Experts who study U.S. sanctions on Iran say Huawei has a history of attempting to circumvent such measures.
“The U.S. was reportedly investigating Huawei’s activities for the past two years, and there has been public reporting for the better part of a decade on Huawei’s dealings with sanctioned Iranian entities and its sales of repression-enabling technology to the regime,” said Behnam Ben Taleblu, a research fellow at the Foundation for Defense of Democracies, a hawkish Washington think tank.
What do we know about the specific reasons for the arrest?
According to Canadian prosecutors, the charges against Meng center on misrepresentations she made to U.S. banks about the relationship between Huawei and Skycom.
When American banks questioned Meng about the relationship—following revelations of Skycom’s involvement in selling HP gear to Tehran—she allegedly assured the banks that the two were separate companies. But U.S. officials believe that’s not the case.
Meng arrest appears to stem from a long-running investigation being handled by American prosecutors in New York, and it is unusual insofar as it is targeting the senior executive of a highly prominent Chinese company.
The decision to pursue a criminal case against her represents a major escalation by U.S. prosecutors. When the Justice Department pursued the Chinese technology firm ZTE on charges that it had violated sanctions on Iran, it did so by prosecuting the company itself. The result was a major financial penalty against ZTE.
The company was banned from using American components as a result and nearly shut its doors before U.S. President Donald Trump personally intervened at the request of Xi to keep it afloat.
In the case of Huawei, the decision to arrest a top executive “suggests they have unusually strong evidence tying her personally to the case,” according to Julian Ku, a law professor at Hofstra University who studies China.
How does China see this move?
Chinese officials have reacted furiously to Meng’s arrest and have called for her release. China’s embassy in Ottawa said it would “take all measures to resolutely protect the legitimate rights and interests of Chinese citizens.”
Ku said China is likely to believe the case is politically motivated. “The Chinese government is not going to see this as a legal case,” he said. “They’re going to see this as Trump abusing poor Chinese executives.”

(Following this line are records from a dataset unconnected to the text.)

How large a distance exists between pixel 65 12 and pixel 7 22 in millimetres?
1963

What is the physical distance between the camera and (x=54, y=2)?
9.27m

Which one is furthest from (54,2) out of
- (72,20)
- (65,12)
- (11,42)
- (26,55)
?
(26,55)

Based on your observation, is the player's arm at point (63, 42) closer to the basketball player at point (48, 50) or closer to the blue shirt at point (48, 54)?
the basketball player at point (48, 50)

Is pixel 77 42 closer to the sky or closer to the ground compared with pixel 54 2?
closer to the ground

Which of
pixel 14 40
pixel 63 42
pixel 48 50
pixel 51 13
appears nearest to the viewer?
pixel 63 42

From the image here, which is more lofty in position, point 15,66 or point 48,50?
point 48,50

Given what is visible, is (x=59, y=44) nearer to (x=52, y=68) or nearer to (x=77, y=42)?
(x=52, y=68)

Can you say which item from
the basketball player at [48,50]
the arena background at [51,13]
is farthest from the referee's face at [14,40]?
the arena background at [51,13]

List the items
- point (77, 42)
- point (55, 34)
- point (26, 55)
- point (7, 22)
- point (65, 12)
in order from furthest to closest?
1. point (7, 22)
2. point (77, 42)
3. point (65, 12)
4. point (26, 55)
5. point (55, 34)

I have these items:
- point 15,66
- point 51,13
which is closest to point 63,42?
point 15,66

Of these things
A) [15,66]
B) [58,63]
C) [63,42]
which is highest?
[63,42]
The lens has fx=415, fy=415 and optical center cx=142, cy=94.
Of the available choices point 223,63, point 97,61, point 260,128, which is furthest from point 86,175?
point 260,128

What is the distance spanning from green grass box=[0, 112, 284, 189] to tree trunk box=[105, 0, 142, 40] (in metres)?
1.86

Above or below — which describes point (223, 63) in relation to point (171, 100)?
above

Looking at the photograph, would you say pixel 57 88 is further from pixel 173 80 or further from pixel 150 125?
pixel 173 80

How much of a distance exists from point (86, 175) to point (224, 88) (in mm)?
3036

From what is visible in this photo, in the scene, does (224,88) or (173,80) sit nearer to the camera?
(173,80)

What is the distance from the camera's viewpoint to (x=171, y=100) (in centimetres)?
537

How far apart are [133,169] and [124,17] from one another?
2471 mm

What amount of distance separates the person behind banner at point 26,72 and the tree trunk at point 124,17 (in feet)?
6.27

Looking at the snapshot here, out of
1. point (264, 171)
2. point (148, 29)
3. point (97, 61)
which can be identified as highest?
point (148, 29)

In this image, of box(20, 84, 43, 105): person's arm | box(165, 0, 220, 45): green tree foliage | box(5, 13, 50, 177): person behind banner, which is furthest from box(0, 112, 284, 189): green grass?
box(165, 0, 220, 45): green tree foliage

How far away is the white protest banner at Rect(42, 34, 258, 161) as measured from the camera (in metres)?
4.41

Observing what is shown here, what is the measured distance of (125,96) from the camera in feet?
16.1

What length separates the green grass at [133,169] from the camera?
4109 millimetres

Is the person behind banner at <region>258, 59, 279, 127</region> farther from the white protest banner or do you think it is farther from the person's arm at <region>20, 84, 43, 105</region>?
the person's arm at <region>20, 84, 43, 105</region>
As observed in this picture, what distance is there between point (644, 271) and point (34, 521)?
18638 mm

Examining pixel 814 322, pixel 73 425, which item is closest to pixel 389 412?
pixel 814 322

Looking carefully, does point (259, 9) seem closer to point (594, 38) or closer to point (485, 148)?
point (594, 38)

The prosecution could hamper talks on a broader trade agreement between the two countries. Trump and Xi agreed at the G-20 summit in Argentina earlier this month to put additional tariffs on hold for 90 days while negotiators try to strike a deal.
In an unrelated case, theWall Street Journal reported on Friday that American prosecutors are set to unseal an indictment targeting a long-running Chinese hacking campaign against U.S. firms.
What’s China’s likely response?
One possibility is that Beijing would bring similar legal cases against Western executives working in China. The range of such potential cases is broad. Chinese law, for example, prohibits arms deals with Taiwan, so Chinese authorities could conceivably go after Western executives working with Taipei.